A estrada serpenteada da Serra do Marão foi conduzida durante décadas e décadas por Transmontanos e visitantes. Já nessa altura se registavam muitos acidentes que assinalavam o seu lado negro e violento. Aqui e ali, imensas filas de carros a aguardar, entre ravinas, a chegada dos bombeiros para desobstruir a estrada. O som das ambulâncias ecoava no silêncio sepulcral. Sabíamos o perigo daquela estrada e em alguns lugares era assustadoramente evidente. Encostas inteiras, muitas vezes fustigadas pelo fogo, permaneciam inalteradas anos e anos. A insegurança era vivida com preocupação pelos adultos, mas sempre desvalorizada pelas crianças.
Os momentos de descanso interrompiam a exaustão da viagem. Recordo com saudade, as merendas à sombra do arvoredo, os piqueniques nas fontes naturais, a excelente água da Serra, a família reunida nas longas horas de viagem entre Mirandela e o Porto e no caminho de regresso. O dia de viagem começava bem cedo. A minha Avó Alaíde preparava os “tupperwares” dos bolos de bacalhau, os rissóis e os panados, acompanhados com o pão da D. Inês, as laranjadas tang em arcas frigorificas coloridas coincidiam com a frescura dos dias. Em agosto, depois da noite dos Bombos, partíamos habitualmente para o mês de férias nas Caxinas. A carrinha Toyota Hiace transportava-nos bem repleta, até ao destino final. No Marão repetiam-se as curvas contracurvas, solavancos e demoras sucessivas, pela passagem de um camião maior.
O Marão sempre caraterizou as nossas gentes e o nosso território.

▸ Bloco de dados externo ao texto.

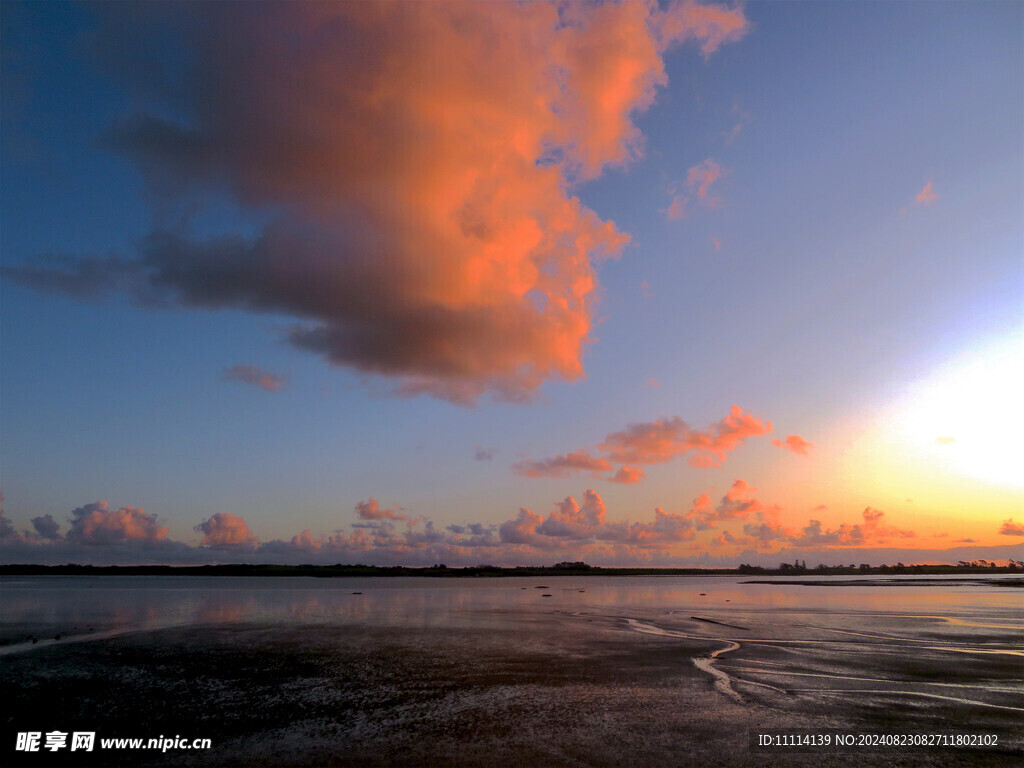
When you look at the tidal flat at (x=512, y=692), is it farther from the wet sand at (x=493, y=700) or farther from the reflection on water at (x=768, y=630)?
the reflection on water at (x=768, y=630)

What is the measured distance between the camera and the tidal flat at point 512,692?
1436 cm

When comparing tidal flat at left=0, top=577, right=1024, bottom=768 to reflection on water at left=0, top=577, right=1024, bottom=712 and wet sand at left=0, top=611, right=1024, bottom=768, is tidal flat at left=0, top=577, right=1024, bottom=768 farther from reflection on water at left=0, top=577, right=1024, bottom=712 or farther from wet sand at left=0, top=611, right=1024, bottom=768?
reflection on water at left=0, top=577, right=1024, bottom=712

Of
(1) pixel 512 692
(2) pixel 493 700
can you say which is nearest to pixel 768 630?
(1) pixel 512 692

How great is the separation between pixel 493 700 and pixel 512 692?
1306mm

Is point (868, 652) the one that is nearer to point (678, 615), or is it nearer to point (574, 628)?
point (574, 628)

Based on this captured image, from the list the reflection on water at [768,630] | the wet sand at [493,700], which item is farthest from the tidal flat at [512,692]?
the reflection on water at [768,630]

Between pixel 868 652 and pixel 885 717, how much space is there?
1387 cm

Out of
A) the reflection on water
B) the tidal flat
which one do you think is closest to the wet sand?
the tidal flat

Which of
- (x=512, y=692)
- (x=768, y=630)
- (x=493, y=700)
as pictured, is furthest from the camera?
(x=768, y=630)

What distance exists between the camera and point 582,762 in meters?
13.6

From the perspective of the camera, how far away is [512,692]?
20234 millimetres

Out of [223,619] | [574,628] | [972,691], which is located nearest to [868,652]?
[972,691]

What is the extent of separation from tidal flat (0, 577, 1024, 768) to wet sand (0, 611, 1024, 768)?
0.30ft

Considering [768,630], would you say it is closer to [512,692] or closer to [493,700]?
[512,692]
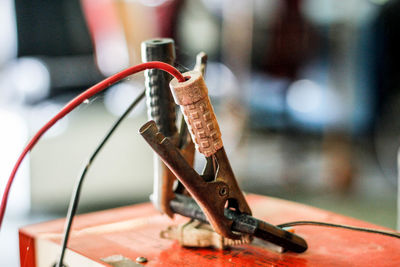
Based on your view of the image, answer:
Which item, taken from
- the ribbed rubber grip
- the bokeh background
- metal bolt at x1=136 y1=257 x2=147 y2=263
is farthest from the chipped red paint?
the bokeh background

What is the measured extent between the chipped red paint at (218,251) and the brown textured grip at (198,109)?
17 centimetres

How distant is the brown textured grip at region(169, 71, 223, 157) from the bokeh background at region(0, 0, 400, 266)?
2.02 meters

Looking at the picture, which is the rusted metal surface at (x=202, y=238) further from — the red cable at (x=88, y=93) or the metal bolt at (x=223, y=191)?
the red cable at (x=88, y=93)

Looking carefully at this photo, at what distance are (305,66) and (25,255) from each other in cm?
310

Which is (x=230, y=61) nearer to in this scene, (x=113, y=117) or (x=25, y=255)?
(x=113, y=117)

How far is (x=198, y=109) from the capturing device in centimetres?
51

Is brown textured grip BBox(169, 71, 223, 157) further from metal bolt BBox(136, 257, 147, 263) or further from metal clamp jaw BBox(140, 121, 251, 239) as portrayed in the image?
metal bolt BBox(136, 257, 147, 263)

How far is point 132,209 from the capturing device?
877mm

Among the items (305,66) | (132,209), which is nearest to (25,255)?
(132,209)

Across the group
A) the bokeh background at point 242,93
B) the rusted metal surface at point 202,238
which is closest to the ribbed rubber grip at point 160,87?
the rusted metal surface at point 202,238

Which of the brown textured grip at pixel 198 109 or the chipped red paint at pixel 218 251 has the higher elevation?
the brown textured grip at pixel 198 109

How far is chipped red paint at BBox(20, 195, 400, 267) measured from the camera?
0.61 meters

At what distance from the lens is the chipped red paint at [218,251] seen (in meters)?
0.61

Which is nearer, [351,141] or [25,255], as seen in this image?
[25,255]
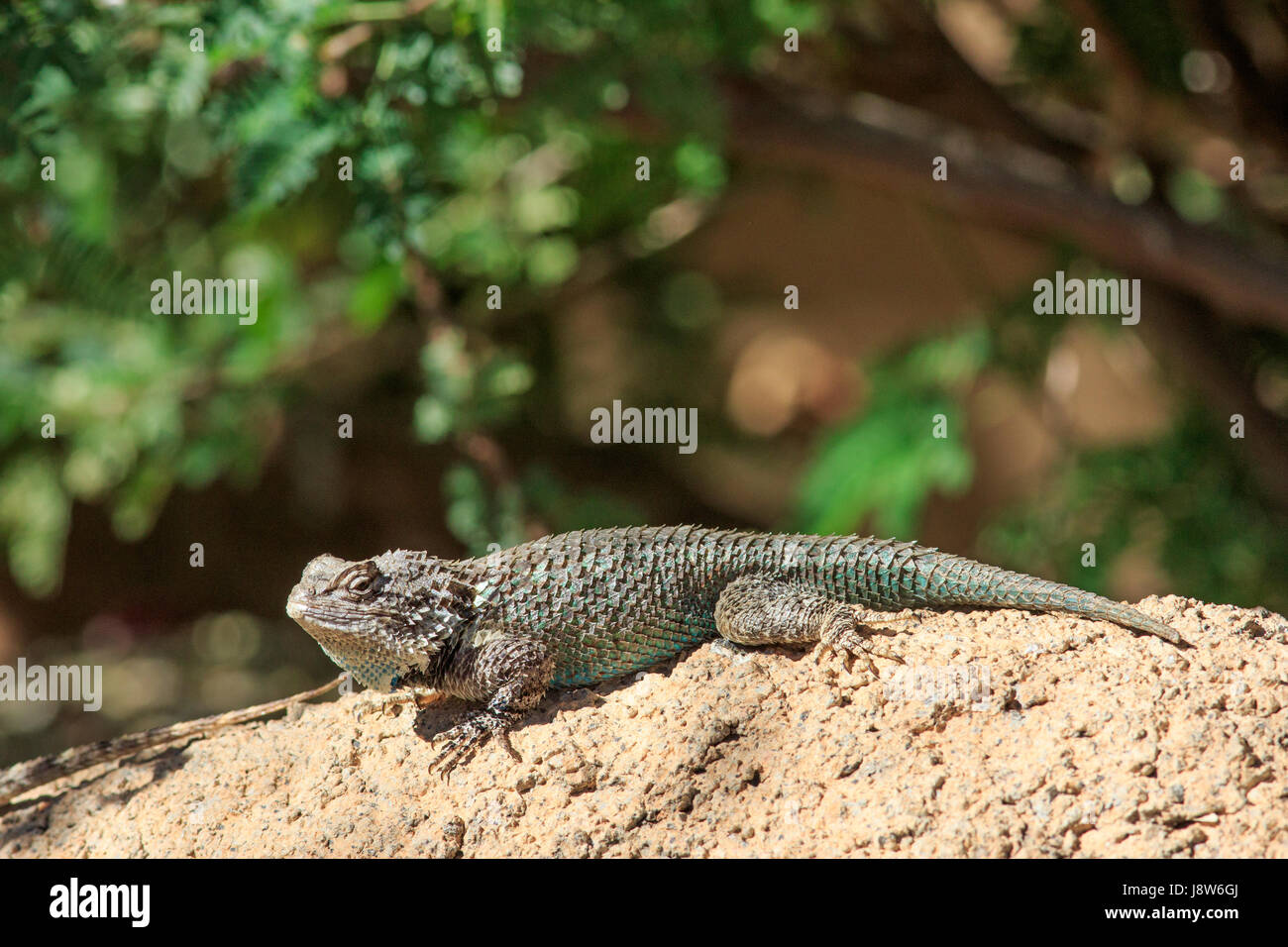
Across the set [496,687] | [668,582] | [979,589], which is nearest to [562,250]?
[668,582]

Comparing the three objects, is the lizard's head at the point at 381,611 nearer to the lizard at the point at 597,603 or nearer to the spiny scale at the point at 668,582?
the lizard at the point at 597,603

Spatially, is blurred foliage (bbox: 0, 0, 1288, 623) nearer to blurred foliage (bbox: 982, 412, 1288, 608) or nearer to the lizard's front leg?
blurred foliage (bbox: 982, 412, 1288, 608)

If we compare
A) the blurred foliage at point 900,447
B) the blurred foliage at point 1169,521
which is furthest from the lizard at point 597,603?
the blurred foliage at point 1169,521

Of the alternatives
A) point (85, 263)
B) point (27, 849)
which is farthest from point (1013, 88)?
point (27, 849)

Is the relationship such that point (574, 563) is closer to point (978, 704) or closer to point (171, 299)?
point (978, 704)

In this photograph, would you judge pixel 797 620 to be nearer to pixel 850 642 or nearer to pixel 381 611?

Como Miguel Torga bem apreciou em um Reino Maravilhoso: “Vê-se primeiro um mar de pedras. Vagas e vagas sideradas, hirtas e hostis, contidas na sua força desmedida pela mão inexorável dum Deus criador e dominador. Tudo parado e mudo. Apenas se move e se faz ouvir o coração no peito, inquieto, a anunciar o começo duma grande hora. De repente rasga a espessura desembainhada: - Para cá do Marão, mandam os que cá estão!.... Sente-se um calafrio. A vista alarga-se de ânsia e de assombro. Que penedo falou? Que terror respeitoso se apodera de nós?”
Da Serra, memórias permanecerão inalteradas em todos os Transmontanos. Umas boas, outras assustadoramente más. Muitos anos passaram e, finalmente, estamos a dias de inaugurar o Túnel do Marão. Um sonho concretizado, uma mais-valia óbvia para todos – e são muitos, que “passam o Marão”. Um investimento que terá o óbvio retorno para o desenvolvimento socioeconómico do interior, fundamental para a coesão territorial.
Ainda a este propósito, recentemente, um amigo do Minho abordando o custo excessivo pela paragem da obra, garantia que o túnel não era necessário, porque não havia pessoas. Dizia ele que “Era um investimento avultado, para ficar às moscas”. Fiquei surpreendida pela ignorância. Defendia, como contraponto e com unhas e dentes, uma fábrica de pneus da Continental Mabor, em Vila Nova de Famalicão que estava sem acessos e onde trabalhavam 3.000 pessoas. Havia que estabelecer prioridades, dizia o Senhor. Expliquei-lhe depois a necessidade do Túnel e o potencial de crescimento regional que poderá catapultar. Das memórias da Serra ficará o eterno horizonte e o silêncio sepulcral. O pior e o melhor dos Mundos no mesmo Marão. Felizmente, a serra das memórias manter-se-á viva.